The Kansas City Star reports that in a regulatory filing with the Securities and Exchange Commission on Friday, Sprint Corp. indicated that it's now cutting jobs in an attempt to streamline operations and save money. The job cuts actually started on Tuesday of last week, and they're expected to be mostly completed by the end of the month. These cuts include both management and non-management positions.
Marcelo Claure, who became Sprint's new CEO back in August, warned at the time that layoffs would take place to cut costs and enable Sprint to become a more competitive company. This in turn would bring more value to services offered to its subscribers, including better deals.
Layoffs are expected to occur in a number of departments including technology, network, portfolio management and IT. For now, these are the only groups affected by the layoffs. However, the SEC filing stated that "additional material charges associated with future labor reductions may occur in future periods."
The company's SEC filing said that Sprint, the third-largest wireless carrier in the United States, will book a $160 million charge in its fiscal second quarter due to severance and other expenses.

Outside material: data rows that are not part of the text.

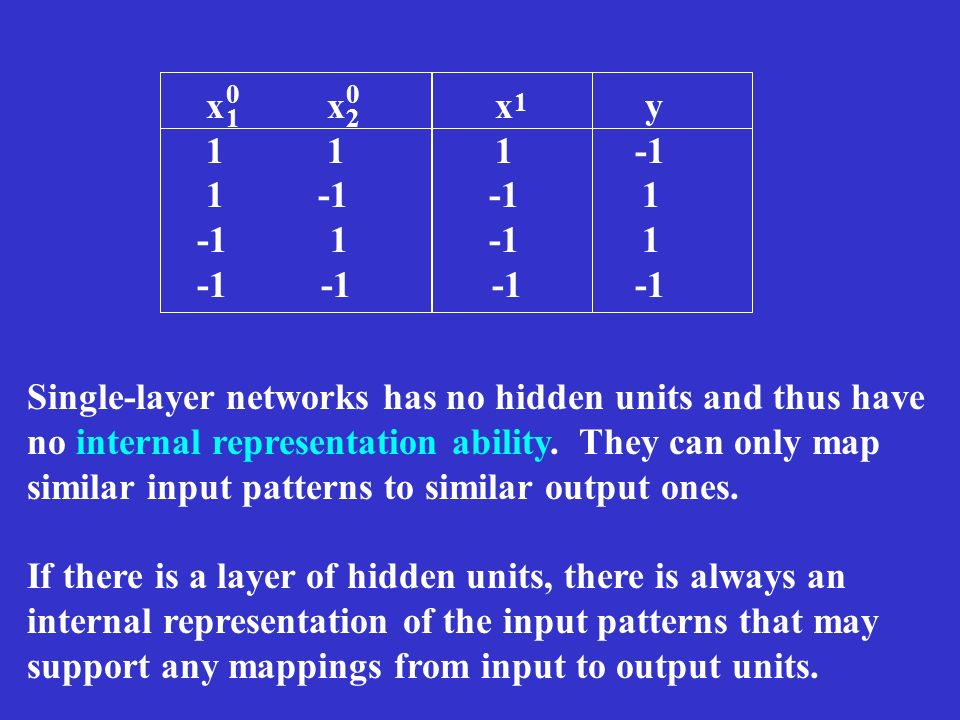 x x x y 1 1 1 -1 1 -1 -1 1 -1 1 -1 1 -1 -1 -1 -1 1 0 2 0 1 Single-layer networks has no hidden units and thus have no internal representation ability.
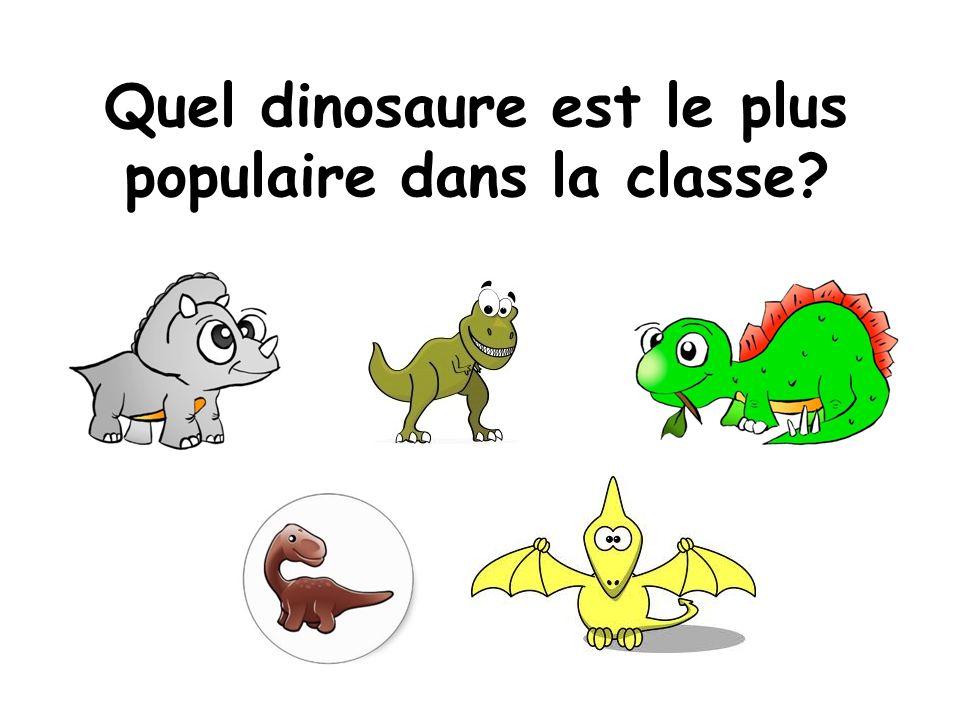 Quel dinosaure est le plus populaire dans la classe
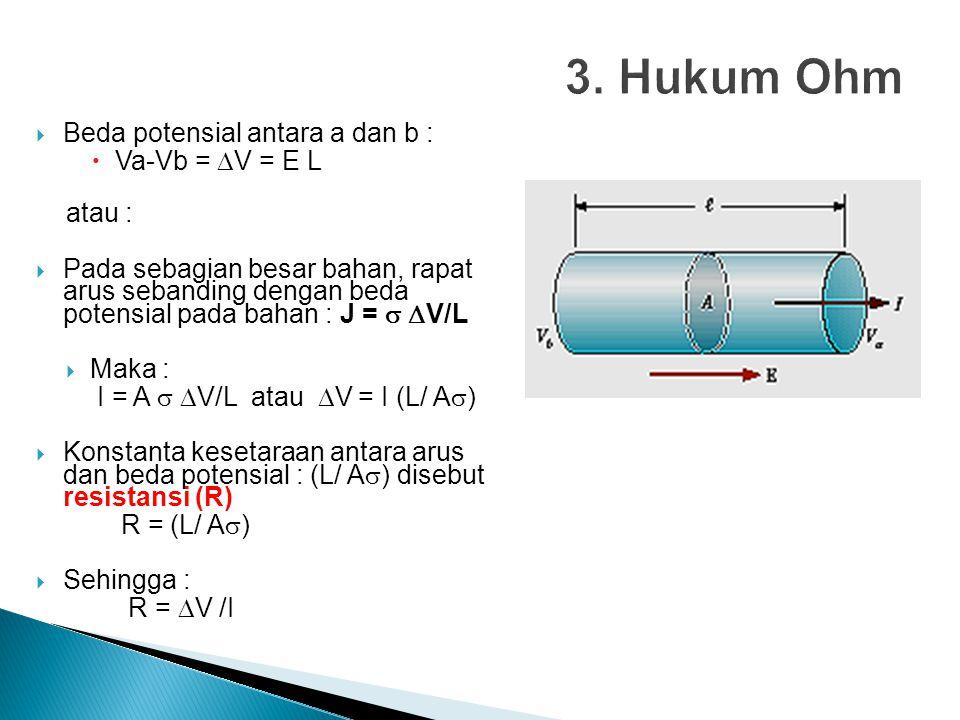 3. Hukum Ohm Beda potensial antara a dan b : Va-Vb = V = E L atau :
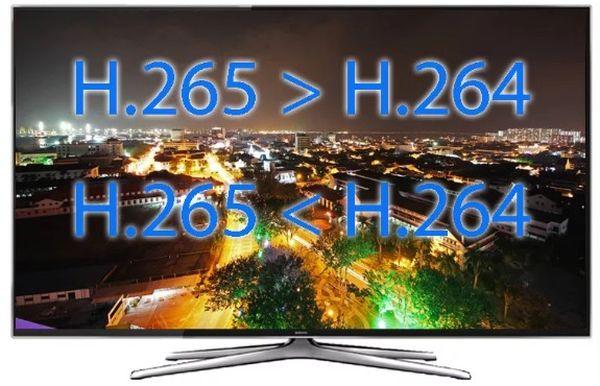 Что такое кодек HEVC H 265 и для чего он нужен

As of the end of December 2013, Sprint had 38,000 employees, which shrank down to 36,000 employees as of March 2014. Currently, there are 33,000 employees.

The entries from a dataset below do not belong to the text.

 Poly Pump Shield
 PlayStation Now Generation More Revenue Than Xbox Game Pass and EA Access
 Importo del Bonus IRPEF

"The decision to reduce our workforce is never an easy one," a statement from Sprint said. "But this, in conjunction with other cost-cutting measures, is necessary to help Sprint lower our costs."
According to USA Today (opens in new tab), Sprint has faced billions in losses over the last several fiscal years due to customers cancelling their contracts for better deals at AT&T, Verizon Wireless and T-Mobile. The company even shut down its Nextel division last year.